Accomplishments that I'm proud of

It was a great feeling for me to first hear Alexa tell me something I had programmed her to say. Admittedly, it was pretty early in the development cycle, but it gave me the confidence to push on.

I also surprised myself by being able to grok OAuth, Amazon DynamoDB, and AWS Lambda, besides the framework provided by the Alexa Skills Kit, to a build a full-fledged skill in such a short span of time. The feeling of accomplishment you get when you put on the finishing touches to your completed skill, and submit it for certification, is in a league of its own.
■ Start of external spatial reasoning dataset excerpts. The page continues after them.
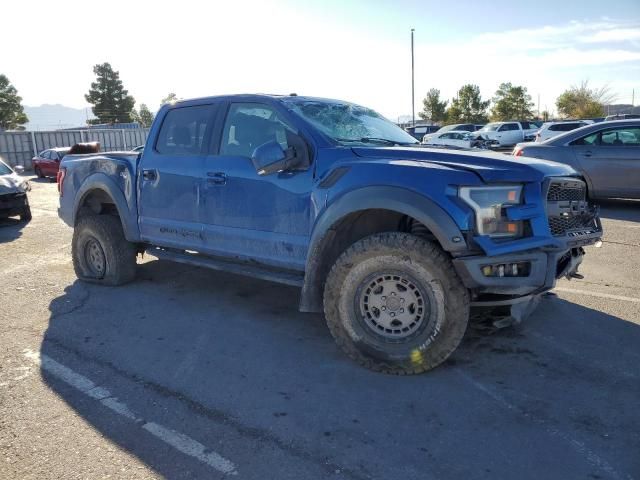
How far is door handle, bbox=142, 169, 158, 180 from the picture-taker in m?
5.23

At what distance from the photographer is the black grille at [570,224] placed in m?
3.71

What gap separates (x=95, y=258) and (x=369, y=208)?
3.82m

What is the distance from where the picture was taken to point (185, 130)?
517 cm

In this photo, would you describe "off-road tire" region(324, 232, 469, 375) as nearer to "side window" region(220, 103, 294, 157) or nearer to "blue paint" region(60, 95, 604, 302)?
"blue paint" region(60, 95, 604, 302)

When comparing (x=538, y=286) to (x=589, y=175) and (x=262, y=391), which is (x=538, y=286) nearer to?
(x=262, y=391)

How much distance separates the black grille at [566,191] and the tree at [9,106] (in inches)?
2480

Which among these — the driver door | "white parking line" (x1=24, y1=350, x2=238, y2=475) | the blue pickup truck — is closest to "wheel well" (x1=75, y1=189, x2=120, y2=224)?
the blue pickup truck

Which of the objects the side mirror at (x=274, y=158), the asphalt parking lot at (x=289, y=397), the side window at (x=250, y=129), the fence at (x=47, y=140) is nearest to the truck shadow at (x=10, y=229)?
the asphalt parking lot at (x=289, y=397)

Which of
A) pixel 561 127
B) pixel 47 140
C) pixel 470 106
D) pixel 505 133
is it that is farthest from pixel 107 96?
pixel 561 127

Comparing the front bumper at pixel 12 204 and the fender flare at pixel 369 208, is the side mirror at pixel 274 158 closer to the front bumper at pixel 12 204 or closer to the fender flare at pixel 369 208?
the fender flare at pixel 369 208

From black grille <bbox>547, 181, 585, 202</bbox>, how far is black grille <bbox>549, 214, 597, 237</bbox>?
0.14m

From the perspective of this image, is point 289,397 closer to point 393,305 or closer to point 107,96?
point 393,305

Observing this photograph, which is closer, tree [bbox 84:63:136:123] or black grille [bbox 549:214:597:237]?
black grille [bbox 549:214:597:237]

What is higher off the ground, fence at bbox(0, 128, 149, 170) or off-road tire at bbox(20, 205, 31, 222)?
fence at bbox(0, 128, 149, 170)
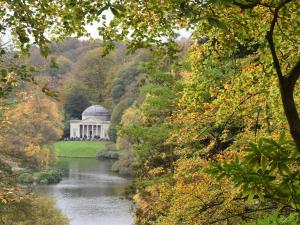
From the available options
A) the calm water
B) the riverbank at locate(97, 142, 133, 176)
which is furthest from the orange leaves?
the riverbank at locate(97, 142, 133, 176)

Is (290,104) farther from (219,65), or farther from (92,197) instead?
(92,197)

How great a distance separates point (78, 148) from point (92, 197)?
43937mm

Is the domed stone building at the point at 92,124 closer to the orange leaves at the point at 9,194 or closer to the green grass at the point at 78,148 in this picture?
the green grass at the point at 78,148

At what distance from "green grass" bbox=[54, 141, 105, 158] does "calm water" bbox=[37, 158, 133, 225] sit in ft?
74.2

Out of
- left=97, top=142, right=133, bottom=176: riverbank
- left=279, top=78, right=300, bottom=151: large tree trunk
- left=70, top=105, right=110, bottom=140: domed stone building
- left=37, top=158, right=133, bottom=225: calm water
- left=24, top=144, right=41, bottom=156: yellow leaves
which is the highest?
left=70, top=105, right=110, bottom=140: domed stone building

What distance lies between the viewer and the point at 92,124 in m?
91.8

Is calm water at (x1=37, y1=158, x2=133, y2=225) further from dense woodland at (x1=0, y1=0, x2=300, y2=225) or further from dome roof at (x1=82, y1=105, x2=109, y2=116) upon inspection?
dome roof at (x1=82, y1=105, x2=109, y2=116)

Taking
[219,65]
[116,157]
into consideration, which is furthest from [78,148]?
[219,65]

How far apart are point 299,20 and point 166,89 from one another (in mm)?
12503

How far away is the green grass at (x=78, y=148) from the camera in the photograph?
244ft

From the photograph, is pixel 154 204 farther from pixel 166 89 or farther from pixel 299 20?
pixel 299 20

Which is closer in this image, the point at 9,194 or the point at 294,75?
the point at 294,75

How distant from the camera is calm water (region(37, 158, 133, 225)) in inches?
1091

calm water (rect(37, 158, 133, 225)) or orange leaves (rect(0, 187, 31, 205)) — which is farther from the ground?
orange leaves (rect(0, 187, 31, 205))
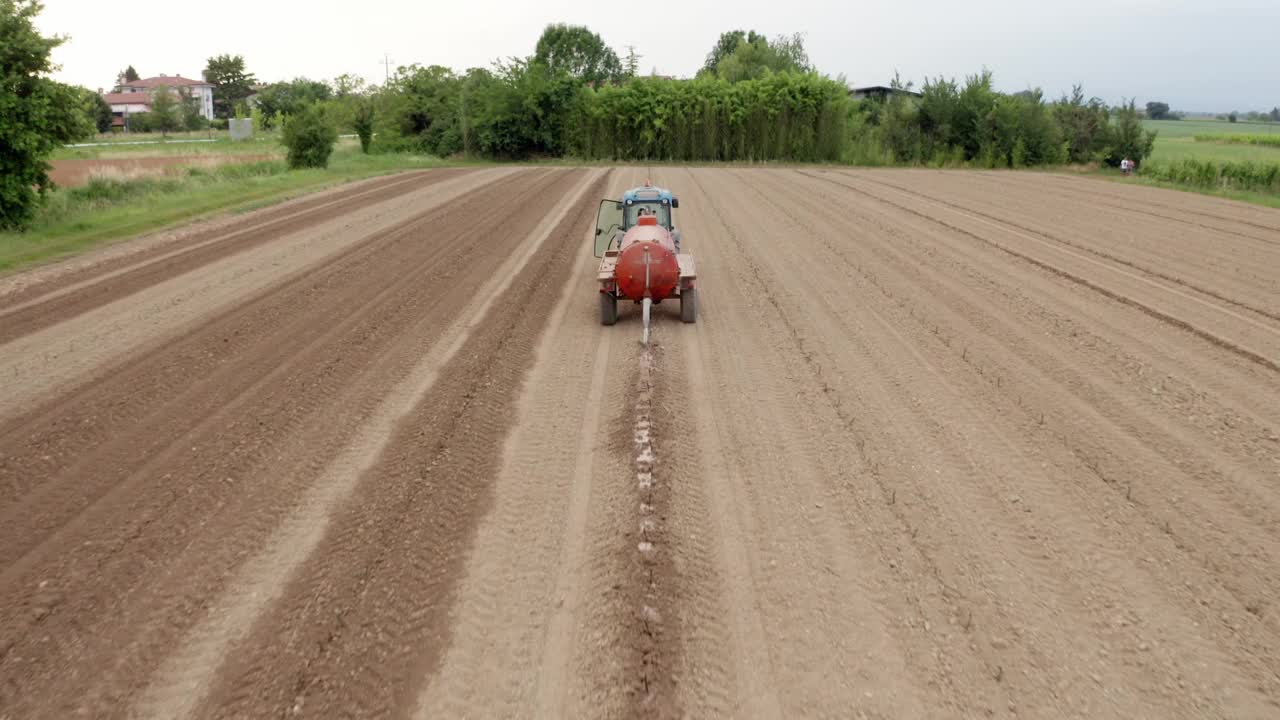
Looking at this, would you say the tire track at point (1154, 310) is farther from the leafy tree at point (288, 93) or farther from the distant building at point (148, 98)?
the distant building at point (148, 98)

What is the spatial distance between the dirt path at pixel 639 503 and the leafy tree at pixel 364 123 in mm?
38385

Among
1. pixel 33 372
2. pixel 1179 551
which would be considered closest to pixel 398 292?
pixel 33 372

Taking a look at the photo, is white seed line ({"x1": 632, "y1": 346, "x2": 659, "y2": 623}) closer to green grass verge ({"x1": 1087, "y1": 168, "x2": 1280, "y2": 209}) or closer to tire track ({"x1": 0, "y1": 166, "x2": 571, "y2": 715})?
tire track ({"x1": 0, "y1": 166, "x2": 571, "y2": 715})

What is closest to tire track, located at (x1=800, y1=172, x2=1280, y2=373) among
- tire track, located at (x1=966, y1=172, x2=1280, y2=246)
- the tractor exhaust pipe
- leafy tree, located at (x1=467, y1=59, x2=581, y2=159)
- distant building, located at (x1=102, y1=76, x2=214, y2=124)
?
tire track, located at (x1=966, y1=172, x2=1280, y2=246)

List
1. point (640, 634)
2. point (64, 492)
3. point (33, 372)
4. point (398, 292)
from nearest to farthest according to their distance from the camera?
point (640, 634) → point (64, 492) → point (33, 372) → point (398, 292)

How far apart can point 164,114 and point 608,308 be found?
8742cm

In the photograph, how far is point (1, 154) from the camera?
55.6 feet

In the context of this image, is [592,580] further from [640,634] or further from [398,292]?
[398,292]

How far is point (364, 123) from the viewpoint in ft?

The most satisfying moment of it all, however, was when my mum started using it, and after a few days told me herself how much easier it now was for her to deal with her medication. Tech is great to build, but nothing compares to the warm fuzzy feeling you get it when it actually changes people's lives for the better.

What I learned

This challenge helped me learn a lot of things - from using AWS Lambda and DynamoDB to OAuth and the Alexa Skill Kit. I now feel confident enough to go ahead and build several more Alexa skills, which given the impact I feel this skill has had, is something I definitely look forward to doing. It also taught me that Voice Interfaces have the potential to change and simplify our lives in ways that were previously unimaginable - all we need to do as developers is reach out, and give it form.

What's next for PillBox

Alexa Push Alerts Unfortunately, Alexa does not support push alerts yet, but that is expected to change in the coming months. Once this feature is available, PillBox will allow users to opt-in and receive reminders not just on their smartphones, but via Alexa too.

Cross-Platform Support Given the positive feedback I've received for the skill, I intend to go ahead and make it cross-platform to support iOS and Windows phones too.